* [EXERCISE DIRECTIONS] Quote each line of the material verbatim, without the pictures.

* [DATASET EXCERPT]
=== Section Start ===

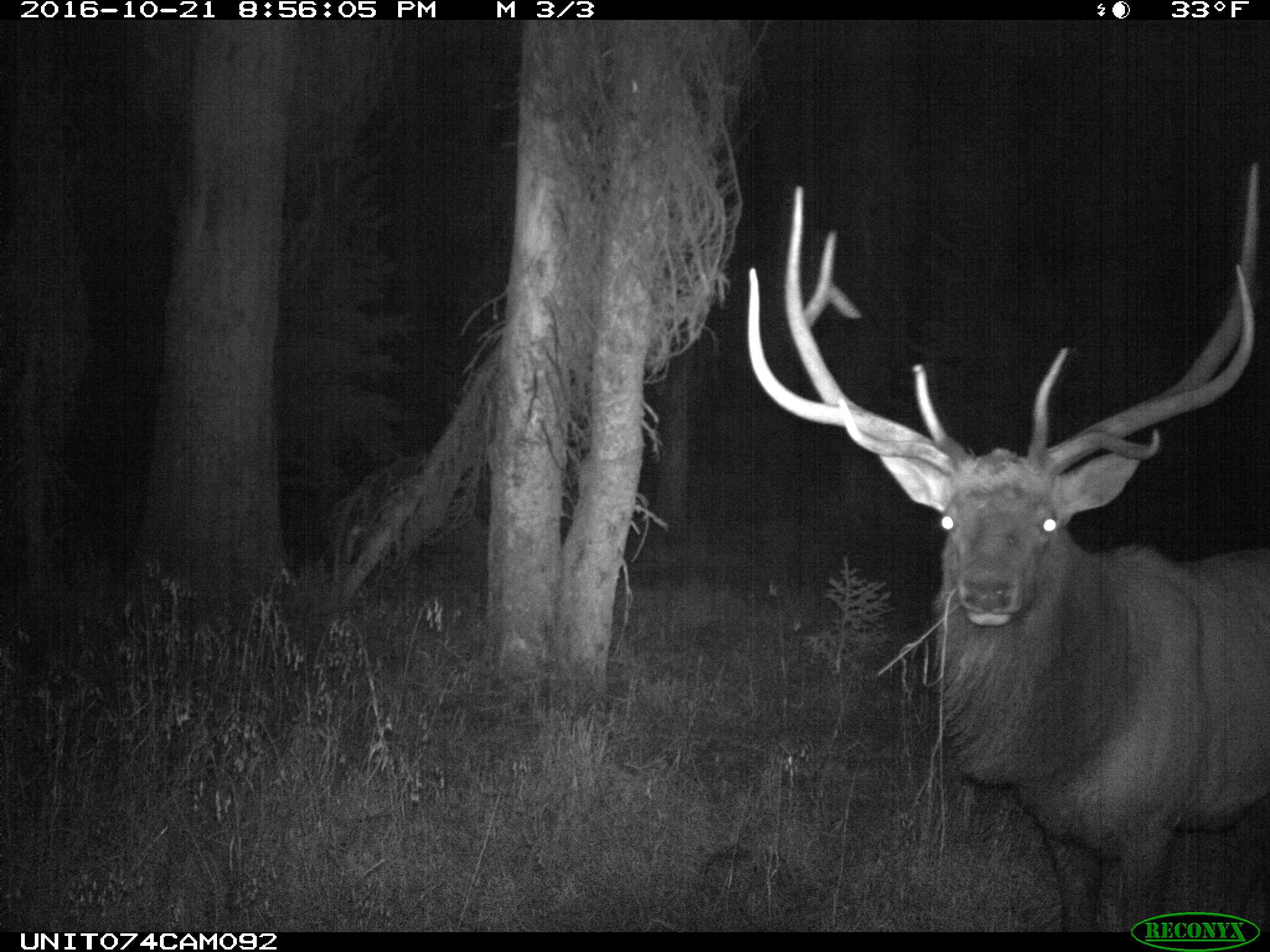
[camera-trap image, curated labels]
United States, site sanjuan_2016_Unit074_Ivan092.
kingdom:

=== Section End ===

* [ANSWER SECTION]
[camera-trap image, curated labels]
United States, site sanjuan_2016_Unit074_Ivan092.
kingdom:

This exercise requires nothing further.